**EXERCISE PROMPT**
Please return the lines below verbatim, beginning at the one that has "ан – 96%. Подземные" and stopping after the one that has "Тихий и Атлантический", and add no other lines.
======== GIVEN RECORDS ========
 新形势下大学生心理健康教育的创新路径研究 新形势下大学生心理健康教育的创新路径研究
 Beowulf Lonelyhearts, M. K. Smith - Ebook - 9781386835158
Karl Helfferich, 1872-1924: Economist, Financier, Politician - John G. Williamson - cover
========
======== GIVEN RECORDS ========
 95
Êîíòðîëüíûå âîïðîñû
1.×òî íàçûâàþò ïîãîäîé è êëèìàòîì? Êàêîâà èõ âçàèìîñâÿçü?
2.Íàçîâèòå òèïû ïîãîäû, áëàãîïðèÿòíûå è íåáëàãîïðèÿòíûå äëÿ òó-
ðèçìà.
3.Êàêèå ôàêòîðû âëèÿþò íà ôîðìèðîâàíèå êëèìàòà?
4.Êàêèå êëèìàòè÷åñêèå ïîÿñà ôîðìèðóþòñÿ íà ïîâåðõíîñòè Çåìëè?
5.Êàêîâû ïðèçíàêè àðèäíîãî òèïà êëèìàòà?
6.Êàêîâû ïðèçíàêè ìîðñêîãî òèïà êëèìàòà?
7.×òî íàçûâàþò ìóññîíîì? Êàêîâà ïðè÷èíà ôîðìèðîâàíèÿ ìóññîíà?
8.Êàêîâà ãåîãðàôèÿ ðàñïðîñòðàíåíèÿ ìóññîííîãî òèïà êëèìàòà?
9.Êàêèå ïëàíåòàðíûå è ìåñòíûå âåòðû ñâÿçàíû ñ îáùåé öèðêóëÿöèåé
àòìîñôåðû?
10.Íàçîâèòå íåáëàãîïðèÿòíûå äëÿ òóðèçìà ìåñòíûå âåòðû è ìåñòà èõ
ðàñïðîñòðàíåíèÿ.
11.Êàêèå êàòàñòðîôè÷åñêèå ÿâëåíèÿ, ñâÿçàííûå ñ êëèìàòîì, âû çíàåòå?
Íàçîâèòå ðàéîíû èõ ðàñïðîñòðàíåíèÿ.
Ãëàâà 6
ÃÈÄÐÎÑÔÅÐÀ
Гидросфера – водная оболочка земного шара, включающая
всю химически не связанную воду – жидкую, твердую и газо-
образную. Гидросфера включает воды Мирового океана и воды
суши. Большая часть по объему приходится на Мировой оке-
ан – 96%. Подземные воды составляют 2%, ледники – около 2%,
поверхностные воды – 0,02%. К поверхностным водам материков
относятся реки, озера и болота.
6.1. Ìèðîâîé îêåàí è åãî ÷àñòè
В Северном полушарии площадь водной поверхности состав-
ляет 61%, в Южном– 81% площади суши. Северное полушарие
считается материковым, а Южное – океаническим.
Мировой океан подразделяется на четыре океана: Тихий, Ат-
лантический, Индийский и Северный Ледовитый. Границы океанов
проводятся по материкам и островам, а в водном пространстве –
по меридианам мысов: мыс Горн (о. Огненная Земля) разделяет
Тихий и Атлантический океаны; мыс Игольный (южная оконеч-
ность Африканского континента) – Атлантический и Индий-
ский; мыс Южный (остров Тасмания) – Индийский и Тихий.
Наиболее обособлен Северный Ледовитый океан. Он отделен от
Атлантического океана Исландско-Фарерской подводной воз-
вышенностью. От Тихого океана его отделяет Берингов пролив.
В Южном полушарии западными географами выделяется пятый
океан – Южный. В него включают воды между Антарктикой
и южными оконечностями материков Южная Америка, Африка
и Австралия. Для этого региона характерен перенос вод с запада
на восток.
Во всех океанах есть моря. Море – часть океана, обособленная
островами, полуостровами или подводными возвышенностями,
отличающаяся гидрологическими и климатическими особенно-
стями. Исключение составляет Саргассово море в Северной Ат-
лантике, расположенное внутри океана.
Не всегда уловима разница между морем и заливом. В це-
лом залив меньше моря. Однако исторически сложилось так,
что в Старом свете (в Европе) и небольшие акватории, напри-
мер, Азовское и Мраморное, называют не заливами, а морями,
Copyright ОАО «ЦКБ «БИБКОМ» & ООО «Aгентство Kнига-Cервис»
========
**TASK RESPONSE**
ан – 96%. Подземные воды составляют 2%, ледники – около 2%,
поверхностные воды – 0,02%. К поверхностным водам материков
относятся реки, озера и болота.
6.1. Ìèðîâîé îêåàí è åãî ÷àñòè
В Северном полушарии площадь водной поверхности состав-
ляет 61%, в Южном– 81% площади суши. Северное полушарие
считается материковым, а Южное – океаническим.
Мировой океан подразделяется на четыре океана: Тихий, Ат-
лантический, Индийский и Северный Ледовитый. Границы океанов
проводятся по материкам и островам, а в водном пространстве –
по меридианам мысов: мыс Горн (о. Огненная Земля) разделяет
Тихий и Атлантический океаны; мыс Игольный (южная оконеч-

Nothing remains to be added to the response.